(Scene question records)
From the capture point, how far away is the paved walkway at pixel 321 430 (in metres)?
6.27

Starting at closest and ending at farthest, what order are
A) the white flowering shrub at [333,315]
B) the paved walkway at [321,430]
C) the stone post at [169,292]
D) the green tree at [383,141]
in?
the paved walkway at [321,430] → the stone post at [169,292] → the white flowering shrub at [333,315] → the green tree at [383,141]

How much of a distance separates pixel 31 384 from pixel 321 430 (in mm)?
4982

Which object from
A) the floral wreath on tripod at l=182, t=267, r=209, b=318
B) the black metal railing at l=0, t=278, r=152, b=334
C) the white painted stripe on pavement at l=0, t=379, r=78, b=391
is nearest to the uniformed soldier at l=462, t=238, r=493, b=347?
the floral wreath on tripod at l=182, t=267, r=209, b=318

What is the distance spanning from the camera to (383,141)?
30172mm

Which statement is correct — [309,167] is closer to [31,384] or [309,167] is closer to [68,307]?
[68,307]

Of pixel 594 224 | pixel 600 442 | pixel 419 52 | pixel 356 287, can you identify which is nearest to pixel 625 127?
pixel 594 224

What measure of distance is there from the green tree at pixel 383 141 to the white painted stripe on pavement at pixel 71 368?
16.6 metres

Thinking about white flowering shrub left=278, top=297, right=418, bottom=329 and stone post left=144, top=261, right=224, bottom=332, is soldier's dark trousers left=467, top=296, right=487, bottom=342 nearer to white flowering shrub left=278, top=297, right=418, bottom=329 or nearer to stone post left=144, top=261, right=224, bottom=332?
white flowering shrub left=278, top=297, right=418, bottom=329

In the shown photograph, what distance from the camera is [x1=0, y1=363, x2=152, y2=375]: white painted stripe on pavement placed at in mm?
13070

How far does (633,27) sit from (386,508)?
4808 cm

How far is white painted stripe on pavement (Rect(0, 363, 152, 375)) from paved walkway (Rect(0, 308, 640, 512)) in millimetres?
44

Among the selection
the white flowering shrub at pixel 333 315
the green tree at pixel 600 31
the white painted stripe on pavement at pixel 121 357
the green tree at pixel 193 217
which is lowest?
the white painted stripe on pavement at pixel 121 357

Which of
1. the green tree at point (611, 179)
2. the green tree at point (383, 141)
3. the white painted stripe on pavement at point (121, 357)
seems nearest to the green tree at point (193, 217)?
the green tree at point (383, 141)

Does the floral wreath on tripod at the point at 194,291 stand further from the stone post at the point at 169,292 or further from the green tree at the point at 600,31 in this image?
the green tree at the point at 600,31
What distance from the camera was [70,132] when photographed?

**TASK PROMPT:** Repeat the listing exactly, from its first line to its last.

**COMPLETED TASK:**
From the capture point, how far away is the paved walkway at pixel 321 430 (in metres)?
6.27

Starting at closest and ending at farthest, what order are
A) the white flowering shrub at [333,315]
B) the paved walkway at [321,430]
C) the stone post at [169,292]
D) the green tree at [383,141]
in?
the paved walkway at [321,430] → the stone post at [169,292] → the white flowering shrub at [333,315] → the green tree at [383,141]

How much of a distance separates pixel 31 384 from pixel 321 430 (in mm)?
4982

Which object from
A) the floral wreath on tripod at l=182, t=267, r=209, b=318
B) the black metal railing at l=0, t=278, r=152, b=334
C) the white painted stripe on pavement at l=0, t=379, r=78, b=391
is nearest to the uniformed soldier at l=462, t=238, r=493, b=347?
the floral wreath on tripod at l=182, t=267, r=209, b=318

What is the distance spanning from the camera to (383,141)?
30172mm

Which statement is correct — [309,167] is closer to [31,384] or [309,167] is closer to [68,307]?
[68,307]

Of pixel 594 224 | pixel 600 442 | pixel 419 52 | pixel 356 287, can you identify which is nearest to pixel 625 127?
pixel 594 224

What measure of distance is there from the green tree at pixel 383 141 to the white painted stripe on pavement at pixel 71 368?
16.6 metres

Thinking about white flowering shrub left=278, top=297, right=418, bottom=329 and stone post left=144, top=261, right=224, bottom=332, is soldier's dark trousers left=467, top=296, right=487, bottom=342 nearer to white flowering shrub left=278, top=297, right=418, bottom=329 or nearer to stone post left=144, top=261, right=224, bottom=332?
white flowering shrub left=278, top=297, right=418, bottom=329

In the shown photograph, what distance from the camera is [x1=0, y1=363, x2=152, y2=375]: white painted stripe on pavement placed at in mm?
13070

How far does (633,27) sit from (386,508)?
4808 cm

How far is white painted stripe on pavement (Rect(0, 363, 152, 375)) from paved walkway (Rect(0, 308, 640, 512)) in millimetres?
44

Among the selection
the white flowering shrub at pixel 333 315
the green tree at pixel 600 31
the white painted stripe on pavement at pixel 121 357
the green tree at pixel 193 217
which is lowest?
the white painted stripe on pavement at pixel 121 357

Which of
1. the green tree at point (611, 179)
2. the green tree at point (383, 141)
3. the white painted stripe on pavement at point (121, 357)
seems nearest to the green tree at point (193, 217)?
the green tree at point (383, 141)

Does the floral wreath on tripod at the point at 194,291 stand further from the stone post at the point at 169,292 or further from the green tree at the point at 600,31 in this image?
the green tree at the point at 600,31
What distance from the camera was [70,132] when photographed?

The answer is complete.